# GIVEN PASSAGE
-- begin --
These organisms, too small to be seen by the naked eye, are called extremophiles.

There are examples of extremophile microbes that can tolerate salt levels of up to 100 per cent saturation, and that can live in conditions as acidic as battery acid.

Some are even active at temperatures as low as –20ºC inside tiny channels of liquid water within the hard-frozen ice of a glacier or polar ice shelf.

Although Phoenix won’t be able to detect life itself, its MECA instrument (see diagram above) will be able to characterise the icy martian soil in terms of how salty or acidic it is.

This will tell scientists whether it is an environment where extreme life forms could possibly exist – a subsurface habitable zone.

Many microbes on Earth can also feed off inorganic compounds within rock minerals, and Phoenix will be able to detect such potential energy sources.

Phoenix's Arsenal

Robotic arm

This jointed digging arm has been designed to scrape a ditch up to 50cm deep out of the frozen soil. Soil samples from different depths will be scooped up and delivered to the various analysis instruments on top of the probe.

Microscopy, Electrochemistry and Conductivity Analyzer (MECA)

As well as examining tiny soil grains microscopically, this package will stir warm water into soil samples and measure the concentration of dissolved chemicals to judge the saltiness and acidity of the mud, as well as the presence of destructive chemical oxidants.

More like this

Thermal and Evolved Gas Analyzer (TEGA)

TEGA will be used to bake samples of martian soil and measure the amount of water vapour wafting off as well as the minerals present.

It will even sniff for small organic molecules.

Warmer spells

While some terrestrial extremophiles can thrive even at sub-zero temperatures, the martian polar wastelands are currently far too chilly for life as we know it.

However, this deep-freeze does provide excellent conditions for preserving organisms and organic particles, which Phoenix may be able to sniff out.
-- end --
# RAW DATA
-- begin --
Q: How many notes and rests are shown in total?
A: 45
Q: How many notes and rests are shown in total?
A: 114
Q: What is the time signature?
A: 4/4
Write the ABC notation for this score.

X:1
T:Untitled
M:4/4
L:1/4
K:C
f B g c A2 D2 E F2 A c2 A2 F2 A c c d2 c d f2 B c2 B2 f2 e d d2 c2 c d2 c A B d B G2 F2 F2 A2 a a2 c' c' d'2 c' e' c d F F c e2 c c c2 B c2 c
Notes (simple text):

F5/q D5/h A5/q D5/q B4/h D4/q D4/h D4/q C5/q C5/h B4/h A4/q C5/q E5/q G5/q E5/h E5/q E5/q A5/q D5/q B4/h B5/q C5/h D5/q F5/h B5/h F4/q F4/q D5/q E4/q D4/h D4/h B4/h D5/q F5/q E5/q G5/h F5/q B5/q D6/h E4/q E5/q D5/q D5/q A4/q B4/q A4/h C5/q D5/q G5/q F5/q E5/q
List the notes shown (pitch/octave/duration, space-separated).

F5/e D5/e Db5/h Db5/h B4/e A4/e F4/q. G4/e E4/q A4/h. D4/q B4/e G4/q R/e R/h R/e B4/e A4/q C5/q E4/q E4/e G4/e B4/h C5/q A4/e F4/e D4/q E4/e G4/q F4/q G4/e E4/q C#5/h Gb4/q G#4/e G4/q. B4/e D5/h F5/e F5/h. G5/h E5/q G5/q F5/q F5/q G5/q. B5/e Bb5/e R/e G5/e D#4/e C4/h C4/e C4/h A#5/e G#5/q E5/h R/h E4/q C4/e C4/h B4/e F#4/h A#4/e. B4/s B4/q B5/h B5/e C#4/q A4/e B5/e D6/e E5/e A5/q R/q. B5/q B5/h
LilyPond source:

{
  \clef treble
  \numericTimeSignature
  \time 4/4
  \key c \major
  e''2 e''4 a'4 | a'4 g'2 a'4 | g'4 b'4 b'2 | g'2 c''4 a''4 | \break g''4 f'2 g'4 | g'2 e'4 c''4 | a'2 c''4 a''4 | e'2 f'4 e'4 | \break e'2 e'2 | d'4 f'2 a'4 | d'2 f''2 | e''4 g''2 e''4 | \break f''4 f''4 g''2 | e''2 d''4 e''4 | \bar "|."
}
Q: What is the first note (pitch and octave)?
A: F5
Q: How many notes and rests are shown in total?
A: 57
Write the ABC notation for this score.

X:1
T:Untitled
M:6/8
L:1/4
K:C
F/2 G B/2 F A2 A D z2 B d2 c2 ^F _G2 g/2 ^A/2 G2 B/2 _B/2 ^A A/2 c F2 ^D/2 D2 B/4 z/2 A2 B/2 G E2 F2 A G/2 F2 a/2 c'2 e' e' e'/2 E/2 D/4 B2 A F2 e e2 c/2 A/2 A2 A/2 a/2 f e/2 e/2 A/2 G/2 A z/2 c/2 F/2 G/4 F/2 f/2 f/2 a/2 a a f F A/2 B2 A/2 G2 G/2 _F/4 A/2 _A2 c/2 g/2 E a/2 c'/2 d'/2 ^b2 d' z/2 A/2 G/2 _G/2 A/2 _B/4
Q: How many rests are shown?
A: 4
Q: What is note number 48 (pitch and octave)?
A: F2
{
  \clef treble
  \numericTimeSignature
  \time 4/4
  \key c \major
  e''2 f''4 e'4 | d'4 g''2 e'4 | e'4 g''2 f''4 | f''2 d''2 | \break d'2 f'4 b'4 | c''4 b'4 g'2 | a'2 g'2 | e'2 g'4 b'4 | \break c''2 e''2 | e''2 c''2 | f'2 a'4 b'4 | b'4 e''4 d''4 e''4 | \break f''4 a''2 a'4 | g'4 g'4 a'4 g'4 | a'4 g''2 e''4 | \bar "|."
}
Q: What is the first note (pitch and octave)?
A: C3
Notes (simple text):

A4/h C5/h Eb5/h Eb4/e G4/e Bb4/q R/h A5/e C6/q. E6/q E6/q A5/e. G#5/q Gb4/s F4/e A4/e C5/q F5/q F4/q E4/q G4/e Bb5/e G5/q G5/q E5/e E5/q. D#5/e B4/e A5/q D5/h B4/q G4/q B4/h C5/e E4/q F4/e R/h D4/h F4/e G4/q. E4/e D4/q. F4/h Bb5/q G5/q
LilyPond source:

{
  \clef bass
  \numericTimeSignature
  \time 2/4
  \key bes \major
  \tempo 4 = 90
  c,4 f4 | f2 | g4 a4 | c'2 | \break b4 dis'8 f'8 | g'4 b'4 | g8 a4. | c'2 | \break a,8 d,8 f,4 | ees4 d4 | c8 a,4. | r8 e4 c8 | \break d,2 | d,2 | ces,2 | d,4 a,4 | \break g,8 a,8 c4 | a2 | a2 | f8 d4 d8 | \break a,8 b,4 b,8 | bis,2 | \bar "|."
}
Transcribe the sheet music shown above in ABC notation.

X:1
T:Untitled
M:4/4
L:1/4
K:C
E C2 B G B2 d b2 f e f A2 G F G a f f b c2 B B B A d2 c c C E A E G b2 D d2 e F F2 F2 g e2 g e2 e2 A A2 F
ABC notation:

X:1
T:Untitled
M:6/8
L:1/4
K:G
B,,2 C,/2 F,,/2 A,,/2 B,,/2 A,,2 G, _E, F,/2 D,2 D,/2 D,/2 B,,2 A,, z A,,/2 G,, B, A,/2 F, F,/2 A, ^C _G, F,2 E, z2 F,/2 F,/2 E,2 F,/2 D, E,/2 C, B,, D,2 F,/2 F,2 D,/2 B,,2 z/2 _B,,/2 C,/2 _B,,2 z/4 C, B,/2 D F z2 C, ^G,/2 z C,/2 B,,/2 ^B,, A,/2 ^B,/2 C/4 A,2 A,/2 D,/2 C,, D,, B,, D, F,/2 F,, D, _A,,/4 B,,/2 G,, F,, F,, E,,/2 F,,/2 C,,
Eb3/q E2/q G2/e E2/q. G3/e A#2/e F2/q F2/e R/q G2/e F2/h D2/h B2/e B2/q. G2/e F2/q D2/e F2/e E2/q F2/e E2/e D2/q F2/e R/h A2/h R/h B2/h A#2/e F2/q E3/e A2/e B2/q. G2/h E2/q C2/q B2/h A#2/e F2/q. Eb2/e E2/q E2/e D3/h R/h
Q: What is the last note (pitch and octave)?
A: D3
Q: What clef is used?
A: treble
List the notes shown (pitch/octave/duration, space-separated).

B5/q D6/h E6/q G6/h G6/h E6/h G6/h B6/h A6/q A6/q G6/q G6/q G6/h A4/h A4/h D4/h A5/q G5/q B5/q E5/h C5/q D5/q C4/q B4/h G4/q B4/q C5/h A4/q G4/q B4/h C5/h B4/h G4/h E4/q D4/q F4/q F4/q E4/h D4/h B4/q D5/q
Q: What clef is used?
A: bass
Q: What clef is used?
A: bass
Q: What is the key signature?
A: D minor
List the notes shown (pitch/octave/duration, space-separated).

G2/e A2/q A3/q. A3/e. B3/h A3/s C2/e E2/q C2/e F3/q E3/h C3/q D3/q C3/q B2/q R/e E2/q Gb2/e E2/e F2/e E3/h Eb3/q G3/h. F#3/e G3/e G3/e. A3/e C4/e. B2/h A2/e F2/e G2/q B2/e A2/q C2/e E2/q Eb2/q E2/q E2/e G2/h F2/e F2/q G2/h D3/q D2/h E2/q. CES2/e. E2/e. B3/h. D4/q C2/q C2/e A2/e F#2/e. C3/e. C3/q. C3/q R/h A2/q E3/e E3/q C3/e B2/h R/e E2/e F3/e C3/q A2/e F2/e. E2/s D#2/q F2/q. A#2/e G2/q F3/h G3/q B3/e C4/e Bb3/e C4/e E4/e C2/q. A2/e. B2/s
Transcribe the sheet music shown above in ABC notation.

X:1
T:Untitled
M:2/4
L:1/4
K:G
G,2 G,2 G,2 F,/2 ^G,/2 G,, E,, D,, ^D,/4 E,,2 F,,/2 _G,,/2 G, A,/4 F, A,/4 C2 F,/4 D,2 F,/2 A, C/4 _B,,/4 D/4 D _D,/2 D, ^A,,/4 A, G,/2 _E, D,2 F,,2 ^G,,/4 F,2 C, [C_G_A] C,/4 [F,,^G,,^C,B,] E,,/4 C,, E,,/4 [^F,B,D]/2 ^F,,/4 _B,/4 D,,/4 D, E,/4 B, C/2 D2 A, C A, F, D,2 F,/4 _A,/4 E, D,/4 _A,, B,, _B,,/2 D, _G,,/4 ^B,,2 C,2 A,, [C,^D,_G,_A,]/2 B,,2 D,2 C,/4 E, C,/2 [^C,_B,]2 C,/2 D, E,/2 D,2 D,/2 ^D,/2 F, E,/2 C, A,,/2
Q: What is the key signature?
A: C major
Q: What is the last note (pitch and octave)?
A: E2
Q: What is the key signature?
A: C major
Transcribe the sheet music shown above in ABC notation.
-- end --
# TASK SET
1) From the passage on the Phoenix Mars lander, output word for word the stretch that begins at the words "This jointed digging" and stops after "Gas Analyzer (TEGA)".
2) Write the next part of the passage on the Phoenix Mars lander, carrying on from its final sentence.

# EXPECTED OUTPUTS
1)
This jointed digging arm has been designed to scrape a ditch up to 50cm deep out of the frozen soil. Soil samples from different depths will be scooped up and delivered to the various analysis instruments on top of the probe.

Microscopy, Electrochemistry and Conductivity Analyzer (MECA)

As well as examining tiny soil grains microscopically, this package will stir warm water into soil samples and measure the concentration of dissolved chemicals to judge the saltiness and acidity of the mud, as well as the presence of destructive chemical oxidants.

More like this

Thermal and Evolved Gas Analyzer (TEGA)

2)
And just because Mars is chilly now, it doesn’t mean that it always was.

Just as Earth’s climate swings between cold ice ages and warmer interglacial periods, wobbles in Mars’s tilt or orbit around the Sun would provide spells of warmer conditions in the polar regions.

For a short time every few tens of thousands or millions of years, permafrost near the polar surface may thaw, allowing polar life a chance to re-animate after long winters of dormancy.

This theory of transient thawing would be supported if Phoenix discovers increasing levels of salts as it digs down into the surface.

Organics in the soil

The Viking probes that landed on Mars during the 1970s could find no trace of organic molecules in the handfuls of martian grit that they analysed.

To scientists back on Earth, this was baffling: organic compounds were expected to have literally fallen from the heavens aboard meteorites and accumulated in the martian topsoil.

Recent evidence has shown that Viking scientists were right to be baffled. Late last year, researchers announced that work on martian meteorite ALH84001 had revealed that Mars did indeed once host the chemical reactions that create organic molecules, which are the first steps for kick-starting life.

Phoenix has a chemical detector (TEGA) many times more sensitive than similar equipment on board the Viking missions, and it will also be able to dig up soil from deeper underground.

This is where interesting molecules may have survived, so it is hoped this latest explorer will find organics on Mars for the first time.

Although previous missions have taught us that ancient Mars was undeniably more like Earth, the current surface conditions are decidedly inhospitable.

There are a number of good reasons to be cautious about what grand discoveries Phoenix might be able to deliver.

The expert:

William Boynton, professor of cosmochemistry at the University of Arizona, heads the TEGA instrument team on Phoenix.

He’s also in charge of an instrument on board the orbiting Mars Odyssey

What did your instrument on board Mars Odyssey discover?

The Gamma-Ray Spectrometer (GRS) found large amounts of the element hydrogen in the surface around both the north and south poles of Mars.

There’s so much hydrogen there that it can only be in the form of water ice.

What’s more, this ice is buried only a few centimetres below the surface.

We’ve now found that this subsurface layer is about 80 per cent ice by volume.

What does this mean for the habitability of the northern plains?

It means that we’ve found great amounts of water ice in the ground where Phoenix will be landing, and hopefully close enough to the surface so that the probe will be able to scoop it up.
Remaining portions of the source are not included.